Il territorio è quello del rock, più che del pop di matrice eighties, a partire dal brano apripista “The Boy That Invented Rock & Roll” (già presentata durante i più recenti live), teso e ficcante, caratterizzato da un’ironia un po’ cruda, e dalla veemente tirata di “Don’t Believe”, singolo che richiama un po’ i colleghi/rivali Cure.
E’ un uno/due che spiazza per la potenza sonora, e che dimostra che i Nostri hanno ancora molto da dire. Detto ciò, e dato a Cesare quel che è di Cesare, a mio avviso gli episodi migliori dell’album sono quelli in cui è preminente una componente vagamente folk, come nel caso della più morbida “You’ll Be Mine” e della melodica “Wrong Train”, dai toni epici, preludio alla prima vera ballata in cui ci si imbatte lungo il cammino: “This’ll Never Be Like Love”. Protagonisti nel finale un (seppur breve) assolo di chitarra e un’elegantissimo intervento di Williams al sassofono.

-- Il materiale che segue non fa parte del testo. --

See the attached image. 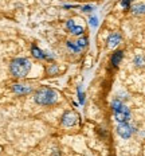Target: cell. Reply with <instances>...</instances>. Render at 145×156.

La successiva “Ash Wednesday” appartiene alla categoria dei brani più riflessivi della raccolta, musicalmente piuttosto elaborati e in cui si sente il tocco di Tim Martin in regia, impegnato al mix.
Non tutto l’album però si posiziona su elevati standard qualitativi, a volte si ha l’impressione che alcune tracce potessero essere arrangiate meglio (un esempio su tutti la caotica “Come All Ye Faithful”, oppure una “Hide the Medicine” che pare stucchevole e ridondante), ed esiste uno scarto tra i pezzi dove è calcata la mano in fase di produzione (affidata a Richard Fortus) e quelli dove invece le musiche rallentano e spicca una vena malinconica adattissima alle corde di Butler (penso all’accorata “Tiny Hands”, all’intensa “No-One” o alla gemma incastonata in “Stars”, che chiude il disco).
Sottolineata quella che a mio avviso è una non del tutto riuscita coesione dell’album, ciò che vado volentieri a rimarcare è il ritrovato stato di forma del gruppo, e di Richard Butler in particolare.
Gli Psychedelic Furs non hanno bisogno di dimostrare niente a nessuno e dopo quasi trent’anni di silenzio discografico (nel mezzo interrotto solo dal progetto Love Split Love e da un brillante album solista del cantante) hanno sfornato un lavoro godibile e a tratti parecchio ispirato, come se il tempo si fosse fermato.